The great oxygenation event was a game changer for life on earth. It is not plausible on a non-photosynthetic world. It drives the ability to produce energy in process like endothery. The types of energy produced that can be devoted to new evolutionary process greatly increases. Genes undergo duplications, take on new functions, etc. The nervous system developes, the primary function of the system is taxis and muscle activity. Things like eating, swimming, again not possible without a thermodynamic potential between food sources and products. So on Titan endothermy, taxis, etc pretty much out of the question. Taxis is driven by ATP, again not available. So you get down to the components that make life complex, not available.

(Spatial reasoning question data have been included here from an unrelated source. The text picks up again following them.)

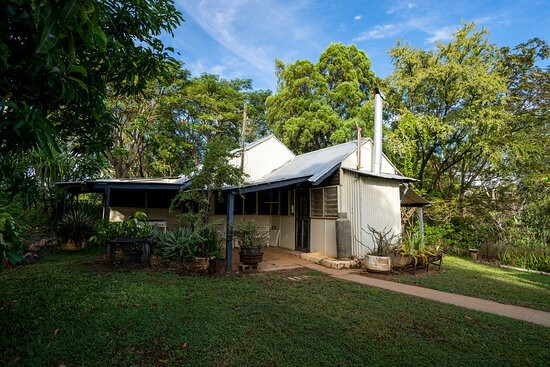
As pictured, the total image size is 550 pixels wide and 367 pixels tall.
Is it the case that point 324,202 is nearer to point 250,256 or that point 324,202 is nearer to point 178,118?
point 250,256

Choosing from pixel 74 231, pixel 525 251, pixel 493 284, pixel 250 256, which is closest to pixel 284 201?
pixel 250 256

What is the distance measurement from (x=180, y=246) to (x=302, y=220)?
4674mm

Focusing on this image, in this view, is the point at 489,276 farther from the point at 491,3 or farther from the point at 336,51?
the point at 336,51

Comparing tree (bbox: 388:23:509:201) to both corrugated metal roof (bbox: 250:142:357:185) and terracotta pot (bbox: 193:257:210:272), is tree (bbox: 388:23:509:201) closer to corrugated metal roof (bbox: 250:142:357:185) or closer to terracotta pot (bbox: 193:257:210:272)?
corrugated metal roof (bbox: 250:142:357:185)

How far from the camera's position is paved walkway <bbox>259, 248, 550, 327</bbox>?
15.3 feet

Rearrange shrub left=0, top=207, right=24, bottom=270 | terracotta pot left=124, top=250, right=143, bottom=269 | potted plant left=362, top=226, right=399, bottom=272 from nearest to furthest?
shrub left=0, top=207, right=24, bottom=270 < terracotta pot left=124, top=250, right=143, bottom=269 < potted plant left=362, top=226, right=399, bottom=272

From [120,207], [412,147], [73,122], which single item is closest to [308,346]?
[73,122]

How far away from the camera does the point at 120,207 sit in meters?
12.1

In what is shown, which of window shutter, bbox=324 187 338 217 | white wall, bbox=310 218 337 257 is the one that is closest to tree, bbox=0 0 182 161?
window shutter, bbox=324 187 338 217

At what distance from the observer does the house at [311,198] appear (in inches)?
350

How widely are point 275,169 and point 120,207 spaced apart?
257 inches

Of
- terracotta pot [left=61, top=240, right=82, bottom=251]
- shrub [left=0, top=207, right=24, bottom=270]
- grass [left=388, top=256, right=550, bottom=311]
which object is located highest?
shrub [left=0, top=207, right=24, bottom=270]

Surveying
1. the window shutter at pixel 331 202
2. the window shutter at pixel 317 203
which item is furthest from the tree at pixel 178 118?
the window shutter at pixel 331 202

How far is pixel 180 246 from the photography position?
280 inches
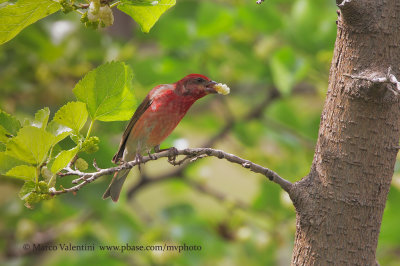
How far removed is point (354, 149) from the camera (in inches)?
43.5

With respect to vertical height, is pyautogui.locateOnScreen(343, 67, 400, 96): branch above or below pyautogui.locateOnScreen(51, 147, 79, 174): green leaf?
above

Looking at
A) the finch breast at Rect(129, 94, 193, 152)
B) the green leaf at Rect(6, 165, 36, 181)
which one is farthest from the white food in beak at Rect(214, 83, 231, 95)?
the green leaf at Rect(6, 165, 36, 181)

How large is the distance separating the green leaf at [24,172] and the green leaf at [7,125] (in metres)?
0.08

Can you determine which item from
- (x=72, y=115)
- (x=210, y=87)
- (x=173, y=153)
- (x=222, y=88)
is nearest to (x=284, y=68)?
(x=210, y=87)

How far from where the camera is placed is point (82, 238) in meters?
2.97

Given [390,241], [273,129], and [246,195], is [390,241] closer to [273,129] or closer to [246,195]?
[273,129]

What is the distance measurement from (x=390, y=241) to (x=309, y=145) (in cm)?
96

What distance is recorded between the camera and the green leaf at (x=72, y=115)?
1025 mm

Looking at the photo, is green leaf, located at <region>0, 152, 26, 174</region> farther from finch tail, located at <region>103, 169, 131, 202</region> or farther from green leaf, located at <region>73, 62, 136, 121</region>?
finch tail, located at <region>103, 169, 131, 202</region>

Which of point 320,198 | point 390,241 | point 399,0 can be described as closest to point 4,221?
point 390,241

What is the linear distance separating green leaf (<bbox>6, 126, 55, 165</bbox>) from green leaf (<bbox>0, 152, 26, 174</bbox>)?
1.4 inches

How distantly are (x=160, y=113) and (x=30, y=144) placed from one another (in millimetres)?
877

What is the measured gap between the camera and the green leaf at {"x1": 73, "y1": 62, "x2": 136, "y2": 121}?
1063 millimetres

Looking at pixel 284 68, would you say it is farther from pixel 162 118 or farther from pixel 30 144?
pixel 30 144
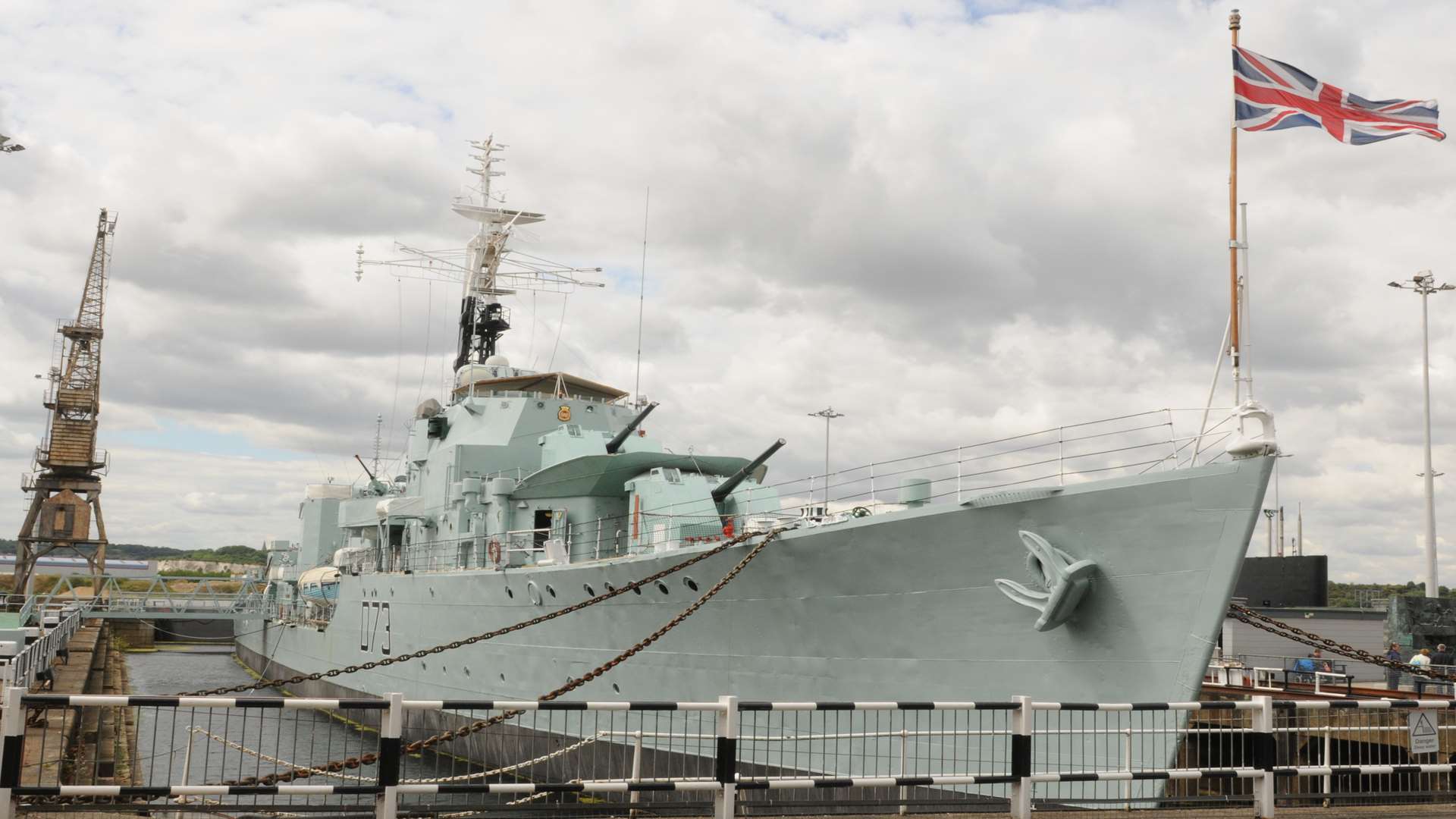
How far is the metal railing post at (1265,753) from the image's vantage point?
24.4 feet

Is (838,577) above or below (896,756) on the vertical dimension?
above

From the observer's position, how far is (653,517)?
15891mm

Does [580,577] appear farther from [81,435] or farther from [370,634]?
[81,435]

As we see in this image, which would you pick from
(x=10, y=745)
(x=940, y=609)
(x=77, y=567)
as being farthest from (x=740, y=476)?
(x=77, y=567)

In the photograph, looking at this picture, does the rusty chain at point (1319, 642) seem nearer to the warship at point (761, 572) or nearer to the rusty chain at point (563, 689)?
the warship at point (761, 572)

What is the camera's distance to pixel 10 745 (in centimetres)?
586

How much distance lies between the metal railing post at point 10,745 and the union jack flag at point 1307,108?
11.6 metres

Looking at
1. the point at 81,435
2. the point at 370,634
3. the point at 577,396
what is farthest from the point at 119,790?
the point at 81,435

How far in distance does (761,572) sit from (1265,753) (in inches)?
262

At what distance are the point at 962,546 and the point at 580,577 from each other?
633 centimetres

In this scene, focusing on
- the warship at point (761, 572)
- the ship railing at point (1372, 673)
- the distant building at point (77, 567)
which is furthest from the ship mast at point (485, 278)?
the distant building at point (77, 567)

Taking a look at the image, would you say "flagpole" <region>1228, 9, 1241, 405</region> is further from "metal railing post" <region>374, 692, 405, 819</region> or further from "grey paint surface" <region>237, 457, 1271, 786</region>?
"metal railing post" <region>374, 692, 405, 819</region>

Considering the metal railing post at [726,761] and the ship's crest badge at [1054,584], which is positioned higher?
the ship's crest badge at [1054,584]

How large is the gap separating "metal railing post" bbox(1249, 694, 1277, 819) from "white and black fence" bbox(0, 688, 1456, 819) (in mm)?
15
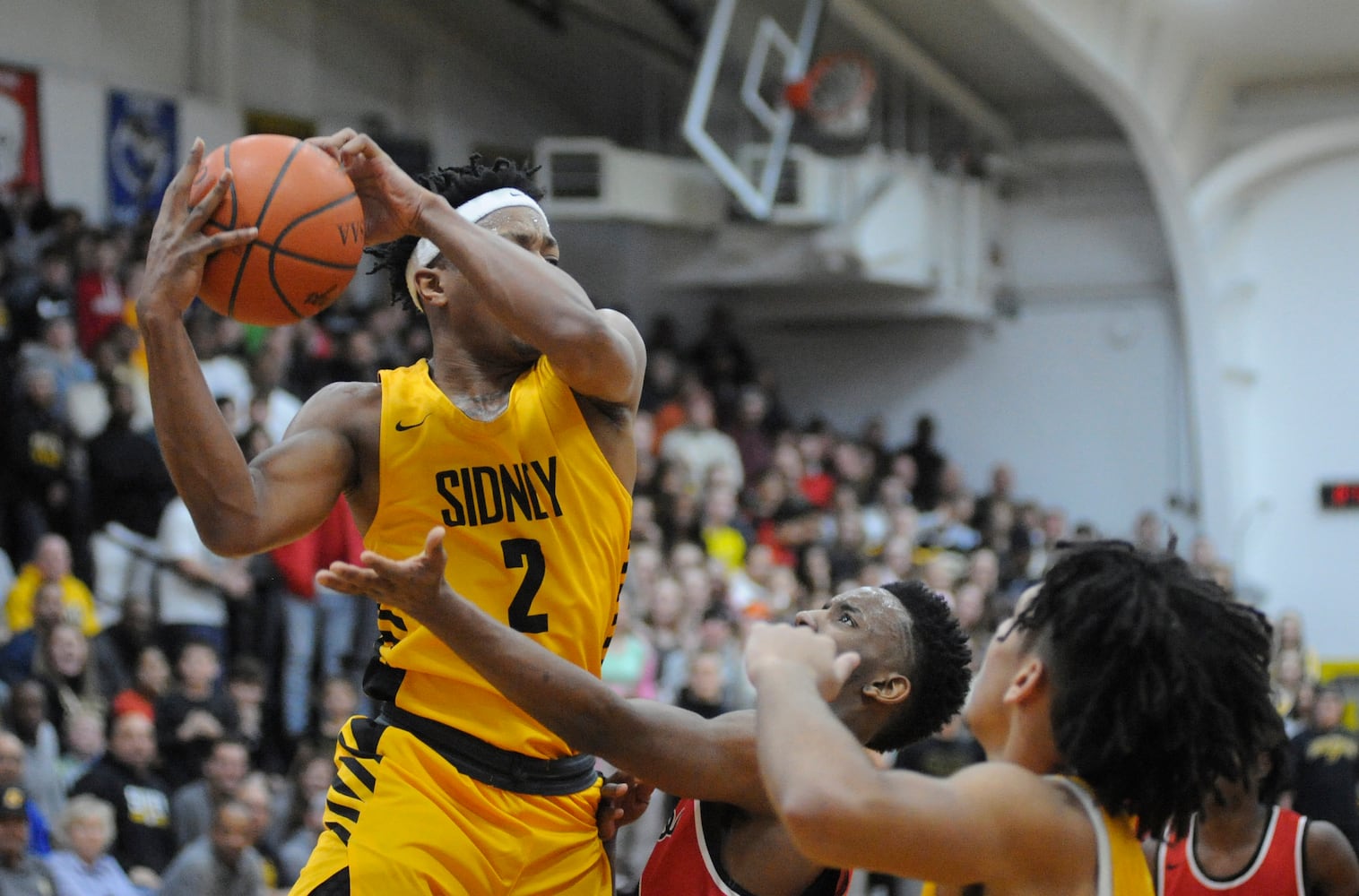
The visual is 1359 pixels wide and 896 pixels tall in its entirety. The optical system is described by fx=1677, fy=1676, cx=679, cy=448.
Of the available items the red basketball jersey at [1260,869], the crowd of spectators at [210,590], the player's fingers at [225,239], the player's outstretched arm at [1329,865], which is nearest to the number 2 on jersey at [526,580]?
the player's fingers at [225,239]

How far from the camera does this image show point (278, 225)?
305cm

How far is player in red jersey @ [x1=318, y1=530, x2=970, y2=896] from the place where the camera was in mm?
2793

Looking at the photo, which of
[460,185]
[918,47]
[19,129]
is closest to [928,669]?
[460,185]

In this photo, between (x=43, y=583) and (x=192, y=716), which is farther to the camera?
(x=43, y=583)

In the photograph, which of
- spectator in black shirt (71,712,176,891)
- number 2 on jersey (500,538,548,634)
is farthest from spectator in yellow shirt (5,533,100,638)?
number 2 on jersey (500,538,548,634)

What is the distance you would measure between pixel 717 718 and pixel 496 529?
0.59 m

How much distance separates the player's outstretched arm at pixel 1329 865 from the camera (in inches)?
176

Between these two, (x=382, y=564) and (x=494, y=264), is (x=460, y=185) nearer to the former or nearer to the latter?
(x=494, y=264)

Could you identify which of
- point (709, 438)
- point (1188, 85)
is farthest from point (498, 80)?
point (1188, 85)

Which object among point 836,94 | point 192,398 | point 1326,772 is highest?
point 836,94

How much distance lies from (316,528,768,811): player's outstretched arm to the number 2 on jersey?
0.30 meters

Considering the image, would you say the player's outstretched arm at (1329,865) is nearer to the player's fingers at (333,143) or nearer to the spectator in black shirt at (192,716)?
the player's fingers at (333,143)

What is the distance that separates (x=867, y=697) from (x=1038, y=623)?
21.0 inches

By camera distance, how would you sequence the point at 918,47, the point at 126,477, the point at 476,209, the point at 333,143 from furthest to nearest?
the point at 918,47, the point at 126,477, the point at 476,209, the point at 333,143
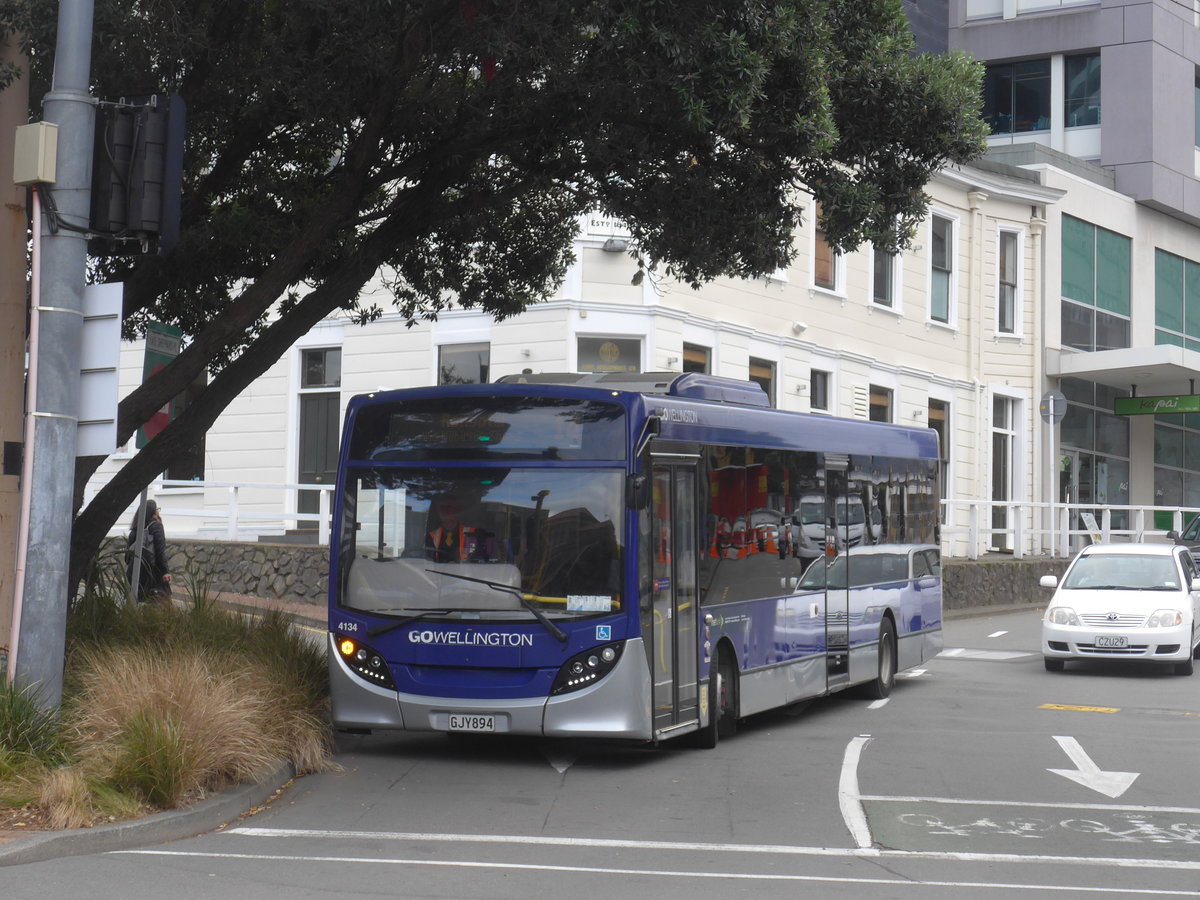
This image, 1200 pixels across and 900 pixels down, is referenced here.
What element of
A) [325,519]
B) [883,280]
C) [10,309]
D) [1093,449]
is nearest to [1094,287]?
[1093,449]

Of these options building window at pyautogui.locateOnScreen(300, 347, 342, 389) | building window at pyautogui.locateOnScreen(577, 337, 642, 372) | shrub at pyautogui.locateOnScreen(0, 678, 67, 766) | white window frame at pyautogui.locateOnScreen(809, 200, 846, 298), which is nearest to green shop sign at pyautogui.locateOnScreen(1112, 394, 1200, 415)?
white window frame at pyautogui.locateOnScreen(809, 200, 846, 298)

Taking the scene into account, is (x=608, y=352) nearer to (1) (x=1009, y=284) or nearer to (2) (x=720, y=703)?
(2) (x=720, y=703)

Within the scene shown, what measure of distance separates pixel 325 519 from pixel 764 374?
28.4 ft

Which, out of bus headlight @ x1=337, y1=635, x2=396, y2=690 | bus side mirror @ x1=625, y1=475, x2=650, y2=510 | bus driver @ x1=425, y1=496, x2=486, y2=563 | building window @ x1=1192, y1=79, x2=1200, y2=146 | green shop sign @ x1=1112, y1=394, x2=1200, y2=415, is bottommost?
bus headlight @ x1=337, y1=635, x2=396, y2=690

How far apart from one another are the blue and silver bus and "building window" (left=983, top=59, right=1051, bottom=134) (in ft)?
A: 104

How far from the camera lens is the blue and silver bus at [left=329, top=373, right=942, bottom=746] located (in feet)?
38.6

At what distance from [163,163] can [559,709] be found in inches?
181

Species that cannot burn oxygen, for example anaerobes, still exist in large numbers, but in the biosphere these are delegated to restricted areas of the ecosystem were metabolism is very slow. And so now you are down to the rates of life of things that live on top of petroleum formations that have division times in the 1000s of year range . . . . evolutions stops.

 

 

[Vanamonde]

Please don't make the discussion personal.